Small Firms Trail in Adoption—For Good Reason
Ramp’s data also shows a clear adoption divide by company size. Larger enterprises, with deeper resources and dedicated tech teams, lead the AI adoption curve at 49%. In contrast, only 37% of small businesses have integrated AI tools into their operations.
For smaller companies, the costs, risks, and technical complexity of AI tools remain high. Many are waiting for clearer value propositions and more out-of-the-box solutions before diving in.
“Small firms often don’t have the luxury of failed pilots,” noted a fintech advisor. “They’re conservative adopters for a reason.”
From Hype to Usefulness: The Market’s New AI Phase
Ramp’s leveling data and rising abandonment figures may reflect a maturing AI landscape, not a retreat. As the hype cycle transitions into realistic application, companies are increasingly asking hard questions about ROI, productivity, and integration friction.
This isn’t to say AI is going away. Rather, we’re likely entering a phase where the focus shifts from adoption metrics to long-term optimization.
Analysts predict that success stories will depend on:
- Clear task alignment (matching AI to appropriate roles)
- Robust training data and workflows
- Human-in-the-loop models
- Ethical and compliance safeguards
As such, a plateau in new deployments may be a healthy recalibration, weeding out shallow pilots and elevating high-impact use cases.
What’s Next for Enterprise AI?
Looking forward, analysts expect AI to settle into specific verticals like legal, compliance, sales enablement, and internal search—areas where task structure and output expectations are well-defined.
There’s also growing interest in custom LLMs and smaller open-source models that can be fine-tuned for niche tasks at lower cost.
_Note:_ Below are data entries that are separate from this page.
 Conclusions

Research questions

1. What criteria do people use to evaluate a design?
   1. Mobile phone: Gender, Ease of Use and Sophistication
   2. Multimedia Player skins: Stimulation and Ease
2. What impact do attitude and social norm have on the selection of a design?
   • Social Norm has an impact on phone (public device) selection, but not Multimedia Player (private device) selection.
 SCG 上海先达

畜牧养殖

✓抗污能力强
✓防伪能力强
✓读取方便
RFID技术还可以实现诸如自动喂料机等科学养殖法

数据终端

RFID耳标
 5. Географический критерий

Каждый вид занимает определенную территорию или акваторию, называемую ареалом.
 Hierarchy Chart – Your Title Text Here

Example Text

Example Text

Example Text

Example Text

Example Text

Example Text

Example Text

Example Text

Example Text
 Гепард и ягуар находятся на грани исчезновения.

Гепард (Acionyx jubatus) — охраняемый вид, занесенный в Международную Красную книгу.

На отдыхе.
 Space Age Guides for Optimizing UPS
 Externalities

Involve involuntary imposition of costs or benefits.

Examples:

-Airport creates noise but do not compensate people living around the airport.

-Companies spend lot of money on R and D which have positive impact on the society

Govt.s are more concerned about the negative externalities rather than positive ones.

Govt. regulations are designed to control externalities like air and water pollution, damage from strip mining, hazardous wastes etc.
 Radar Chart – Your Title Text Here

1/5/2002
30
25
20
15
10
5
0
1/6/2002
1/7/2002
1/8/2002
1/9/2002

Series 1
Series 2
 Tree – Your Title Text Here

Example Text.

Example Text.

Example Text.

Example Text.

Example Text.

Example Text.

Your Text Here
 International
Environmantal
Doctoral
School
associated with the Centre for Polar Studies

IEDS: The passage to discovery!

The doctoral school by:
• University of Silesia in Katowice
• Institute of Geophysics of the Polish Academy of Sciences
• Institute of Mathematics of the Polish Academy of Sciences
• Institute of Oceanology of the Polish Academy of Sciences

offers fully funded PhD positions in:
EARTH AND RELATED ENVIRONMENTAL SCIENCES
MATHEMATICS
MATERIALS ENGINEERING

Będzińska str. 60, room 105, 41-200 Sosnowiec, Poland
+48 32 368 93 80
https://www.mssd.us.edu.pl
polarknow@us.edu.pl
Companies burned by general-purpose tools are beginning to explore alternatives like Mistral, Phi-3, and Meta’s Llama 3.
Meanwhile, enterprise platforms like Slack, Notion, and Salesforce continue embedding AI deeper into existing workflows—possibly reducing the need for stand-alone AI pilot programs altogether.
Ramp’s data doesn’t suggest the AI wave is over—it indicates the market is maturing beyond the novelty phase.